– Зачем на руках? – нервно спросила Петра, губы которой дрожали, и она очень не хотела расплакаться у Мигеля на руках. – И никакое я не сокровище, ты ничего про меня не знаешь, чтобы выводы делать! И... вообще...
Она хотела сказать «отпусти», но побоялась, что и впрямь отпустит.
– Тш-ш-ш, девочка. Совсем тебя расстроил, несчастный мой цветок, – Мигель прижал ее к себе еще крепче, склонился еще ниже, снова уткнулся носом, теперь в висок, и коснулся губами скулы. – Ты удивительный цветок, Петра, тебя нужно носить на руках, потому что только этого ты и заслуживаешь, а когда ты расстроена – тем более нужно, держать крепко и не отпускать. Я уже достаточно знаю… чтобы носить и не отпускать. Какая ты восхитительно чуткая, как трепещешь от каждого прикосновения, ты себе даже не представляешь, какое удовольствие в этом – чувствовать тебя в своих объятьях, вести тебя в танце, когда ты отзываешься на каждое движение. Невозможно было не представлять… как ты отзываешься на другое. На ласки и поцелуи. Но все равно оказалось лучше, чем я представлял. И я хочу еще. Хочу тебя, со мной, не на один вечер и не на одну ночь… хочу тебя всю. Чудесный цветок и сокровище. Никуда не отпущу и на руках отнесу куда угодно, – пока Мигель говорил, он склонился к ней близко-близко, едва не касаясь ее губ, и смотрел прямо в глаза, и тихий полушепот звучал мягко и низко, будто мурлыканье кошки.
От его слов и от голоса, от всего, к Петре вернулось ее желание, и она просто прошептала:
– Тогда целуй… а потом, когда-нибудь, и все остальное.

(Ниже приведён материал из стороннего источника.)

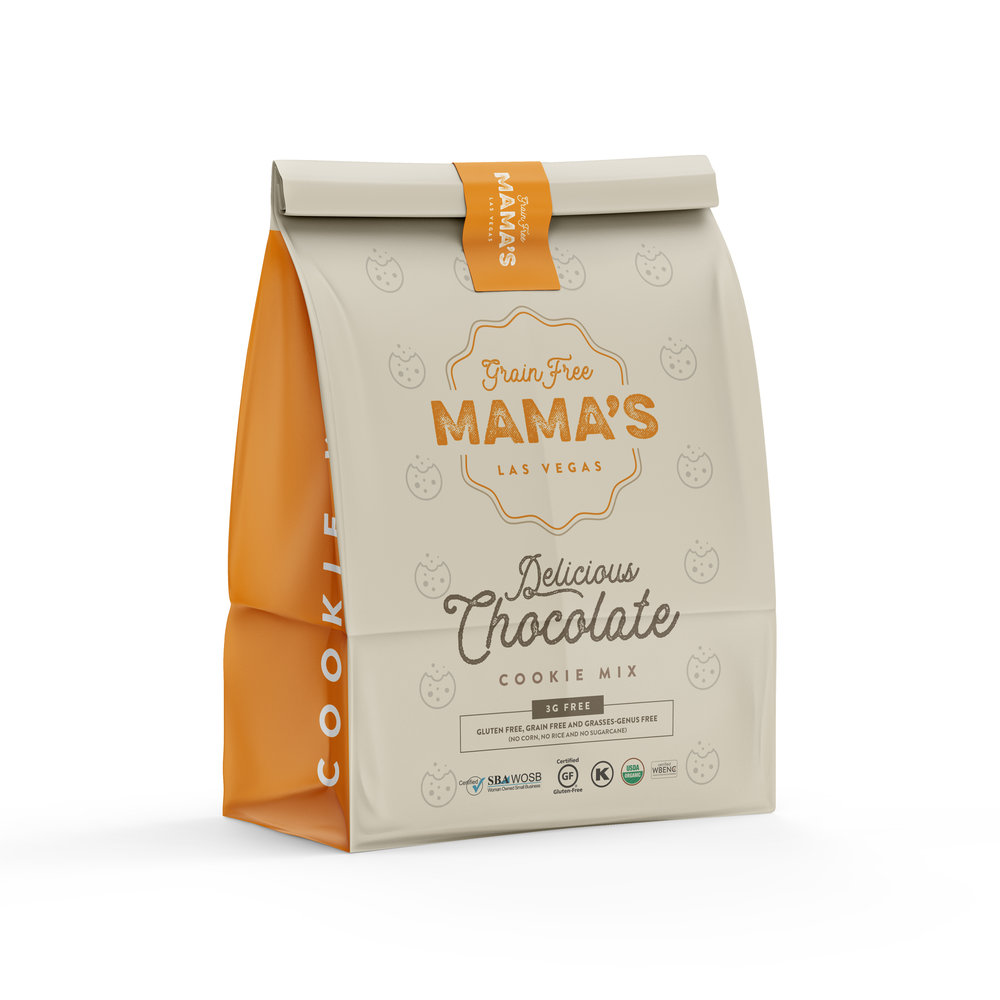 MAMA's-big-paper-bag_mockup_COOKCHOC_02.jpg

– Спасибо… драгоценная, – прошептал Мигель прямо ей в губы и немедленно поцеловал. На этот раз – не дразня и не заигрывая, мягко и неторопливо, сперва лаская губы Петры своими губами и языком, потом – лаская языком язык, с томительной нежностью, неспешно, поглаживая и посасывая, будто хотел впитать Петру в себя или слить их губы воедино в бесконечной ласке. Впрочем, она все-таки закончилась, хотя и казалась невозможно долгой, как тот танец, и Мигель, слегка отстранившись, но продолжая склоняться над Петрой и глядя в глаза, проговорил все тем же мурлыкающим полушепотом: – Тебя хочется пробовать не спеша, как хорошее вино. Такая же восхитительная на вкус и голову кружишь. Mi flor…
Цветочком Петру никто никогда не называл. Это было приятно, как и поцелуи, как и его обещания. Но все равно пора было домой, сама она с вечеринки ушла бы даже чуть раньше.